References: [1],[2], [3] (main 3), [4], [5] (propeller rotation), PMID 17142059 (bend).. Licensed under Public Domain via Wikimedia Commons.

I should note that the depiction of the flagellum is not right in this image -- it should be shaped like a rigid helix or corkscrew with a fixed wavelength as you saw in the videos, not as a flexible whip. The tails of protists, plants, animals, and fungi are like that, but not bacteria.

These proteins get their power from the same chemical gradient that powers the cell itself -- the pumping of of subatomic particles called protons out of the cell by good ol' cellular respiration and the electron transport chain that we all learned about back in high school biology (the mitochondria in your cells, themselves descendants of bacteria, use a nearly identical process to power you. It's what all that oxygen you're so insistent about breathing is needed for).

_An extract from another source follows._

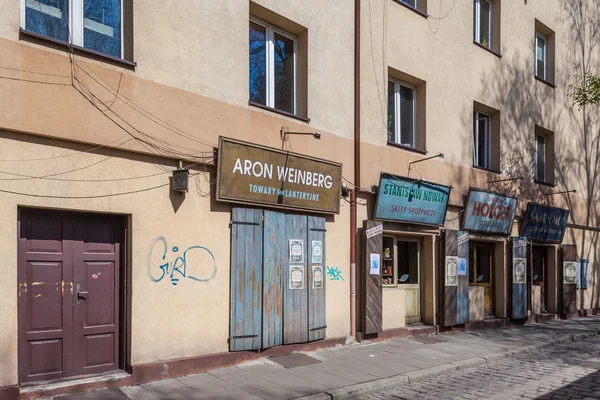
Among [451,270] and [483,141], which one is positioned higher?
[483,141]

Because the concentration of protons outside the cell is higher than that inside thanks to all this pumping, protons try to re-enter the cell by any means possible. The motor proteins in the MS ring of the bacterial flagellum provide such a pathway and harvest energy from the resultant flow of protons and use it to turn the tail. It's much like a water wheel harvesting the flow of falling water to turn a mill that grinds grain. Calculations show (according to my college microbiology text) that 1,000 protons must pass through the motor protein to power a single turn of the tail. Bacteria can also slow down or step on the gas by controlling the strength of the proton motive force.

All this is not to say that every bacterial motor is identical, although this is the impression one gets as a biology student. On the contrary, it appears that there is substantial variation in the details of the motor design, although the core machine is clearly the same. This is not surprising when you consider the enormous span of time over which life has evolved on Earth (well over 4 billion years, by current estimates), and the incredible variety of places that bacteria live and must navigate.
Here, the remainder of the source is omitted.